Data to use START
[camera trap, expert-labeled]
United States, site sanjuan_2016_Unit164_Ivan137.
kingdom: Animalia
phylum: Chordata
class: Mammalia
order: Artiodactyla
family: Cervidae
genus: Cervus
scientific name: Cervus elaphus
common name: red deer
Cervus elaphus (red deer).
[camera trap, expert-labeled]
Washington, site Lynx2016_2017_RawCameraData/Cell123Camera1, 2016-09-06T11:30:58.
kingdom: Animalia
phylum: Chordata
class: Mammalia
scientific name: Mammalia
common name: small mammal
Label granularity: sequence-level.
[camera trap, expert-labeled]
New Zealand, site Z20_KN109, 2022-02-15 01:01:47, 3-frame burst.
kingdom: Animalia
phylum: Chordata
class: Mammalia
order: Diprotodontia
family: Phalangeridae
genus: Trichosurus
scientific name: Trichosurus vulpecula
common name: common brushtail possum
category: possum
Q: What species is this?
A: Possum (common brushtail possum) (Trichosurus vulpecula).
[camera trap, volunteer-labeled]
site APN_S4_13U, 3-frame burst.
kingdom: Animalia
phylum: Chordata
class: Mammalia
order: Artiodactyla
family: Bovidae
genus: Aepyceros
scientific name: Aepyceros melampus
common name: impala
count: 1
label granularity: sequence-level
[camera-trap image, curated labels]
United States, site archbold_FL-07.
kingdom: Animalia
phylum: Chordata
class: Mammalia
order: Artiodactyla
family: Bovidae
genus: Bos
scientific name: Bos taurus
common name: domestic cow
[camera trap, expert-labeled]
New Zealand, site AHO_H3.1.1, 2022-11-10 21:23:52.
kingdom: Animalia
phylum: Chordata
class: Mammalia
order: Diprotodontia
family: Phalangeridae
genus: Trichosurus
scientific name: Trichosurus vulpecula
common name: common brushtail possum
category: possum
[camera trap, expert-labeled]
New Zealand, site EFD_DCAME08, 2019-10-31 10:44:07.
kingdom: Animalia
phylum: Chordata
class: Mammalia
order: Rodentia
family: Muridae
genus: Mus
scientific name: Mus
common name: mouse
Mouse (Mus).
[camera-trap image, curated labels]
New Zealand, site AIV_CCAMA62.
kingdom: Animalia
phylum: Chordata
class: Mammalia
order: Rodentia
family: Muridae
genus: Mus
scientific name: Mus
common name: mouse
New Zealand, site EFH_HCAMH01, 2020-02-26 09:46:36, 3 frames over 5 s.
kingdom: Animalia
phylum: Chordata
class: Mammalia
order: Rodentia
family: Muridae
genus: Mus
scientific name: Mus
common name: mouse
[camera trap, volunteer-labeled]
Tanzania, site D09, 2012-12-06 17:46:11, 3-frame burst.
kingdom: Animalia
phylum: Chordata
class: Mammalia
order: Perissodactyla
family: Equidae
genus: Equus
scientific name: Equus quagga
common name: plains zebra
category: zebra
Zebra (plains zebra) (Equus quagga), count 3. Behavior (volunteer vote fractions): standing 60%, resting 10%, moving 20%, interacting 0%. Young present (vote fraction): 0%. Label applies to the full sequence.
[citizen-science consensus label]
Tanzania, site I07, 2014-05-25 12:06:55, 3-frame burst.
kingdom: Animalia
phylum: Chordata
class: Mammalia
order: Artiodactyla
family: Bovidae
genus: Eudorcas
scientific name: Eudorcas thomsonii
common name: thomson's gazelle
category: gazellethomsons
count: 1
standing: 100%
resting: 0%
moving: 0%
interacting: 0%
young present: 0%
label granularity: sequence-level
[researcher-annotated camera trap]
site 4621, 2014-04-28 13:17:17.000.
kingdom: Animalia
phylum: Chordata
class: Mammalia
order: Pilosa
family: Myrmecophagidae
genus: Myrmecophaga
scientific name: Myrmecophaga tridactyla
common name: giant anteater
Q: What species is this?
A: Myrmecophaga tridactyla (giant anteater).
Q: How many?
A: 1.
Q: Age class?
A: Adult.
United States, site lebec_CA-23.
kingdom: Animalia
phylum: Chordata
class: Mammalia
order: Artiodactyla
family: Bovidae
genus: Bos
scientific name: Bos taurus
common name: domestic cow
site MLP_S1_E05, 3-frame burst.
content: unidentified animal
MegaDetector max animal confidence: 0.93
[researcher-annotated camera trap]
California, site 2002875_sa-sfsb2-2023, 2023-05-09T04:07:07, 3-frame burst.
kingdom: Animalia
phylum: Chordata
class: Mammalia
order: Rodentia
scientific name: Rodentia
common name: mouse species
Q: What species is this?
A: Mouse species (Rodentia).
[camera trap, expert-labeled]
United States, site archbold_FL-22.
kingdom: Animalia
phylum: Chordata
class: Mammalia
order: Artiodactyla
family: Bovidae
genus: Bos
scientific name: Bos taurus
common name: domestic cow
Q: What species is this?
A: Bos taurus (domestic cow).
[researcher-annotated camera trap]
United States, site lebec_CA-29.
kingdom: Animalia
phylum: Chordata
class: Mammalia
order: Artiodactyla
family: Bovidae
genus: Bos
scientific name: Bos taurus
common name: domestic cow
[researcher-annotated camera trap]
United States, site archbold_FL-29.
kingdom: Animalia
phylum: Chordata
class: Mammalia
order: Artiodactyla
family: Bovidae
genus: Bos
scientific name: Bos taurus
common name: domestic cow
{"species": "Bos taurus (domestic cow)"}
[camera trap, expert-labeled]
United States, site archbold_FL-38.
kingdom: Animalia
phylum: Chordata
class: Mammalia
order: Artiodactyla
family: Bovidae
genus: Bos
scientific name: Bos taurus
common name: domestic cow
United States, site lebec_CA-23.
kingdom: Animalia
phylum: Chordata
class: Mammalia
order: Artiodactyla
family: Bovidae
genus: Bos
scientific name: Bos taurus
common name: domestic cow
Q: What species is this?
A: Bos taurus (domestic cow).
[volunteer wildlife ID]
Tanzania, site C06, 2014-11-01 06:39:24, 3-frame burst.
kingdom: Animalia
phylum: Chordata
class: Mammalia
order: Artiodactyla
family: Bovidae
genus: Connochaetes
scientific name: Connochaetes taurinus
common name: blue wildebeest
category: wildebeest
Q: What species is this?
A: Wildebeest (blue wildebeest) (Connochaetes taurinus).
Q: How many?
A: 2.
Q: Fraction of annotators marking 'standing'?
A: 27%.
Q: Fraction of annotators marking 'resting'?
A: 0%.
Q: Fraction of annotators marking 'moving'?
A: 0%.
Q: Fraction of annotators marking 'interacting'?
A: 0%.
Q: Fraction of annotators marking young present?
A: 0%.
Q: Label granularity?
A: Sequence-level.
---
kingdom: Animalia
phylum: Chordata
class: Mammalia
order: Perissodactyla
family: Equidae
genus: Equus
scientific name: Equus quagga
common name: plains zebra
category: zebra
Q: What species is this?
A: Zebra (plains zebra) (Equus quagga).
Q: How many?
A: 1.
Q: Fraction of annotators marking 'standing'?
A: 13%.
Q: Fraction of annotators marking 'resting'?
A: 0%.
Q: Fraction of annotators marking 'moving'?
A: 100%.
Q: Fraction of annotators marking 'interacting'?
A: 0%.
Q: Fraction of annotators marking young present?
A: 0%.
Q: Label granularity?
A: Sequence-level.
Data to use END
Activity —
Find and copy each line above that includes the string "Tanzania".

Response —
Tanzania, site D09, 2012-12-06 17:46:11, 3-frame burst.
Tanzania, site I07, 2014-05-25 12:06:55, 3-frame burst.
Tanzania, site C06, 2014-11-01 06:39:24, 3-frame burst.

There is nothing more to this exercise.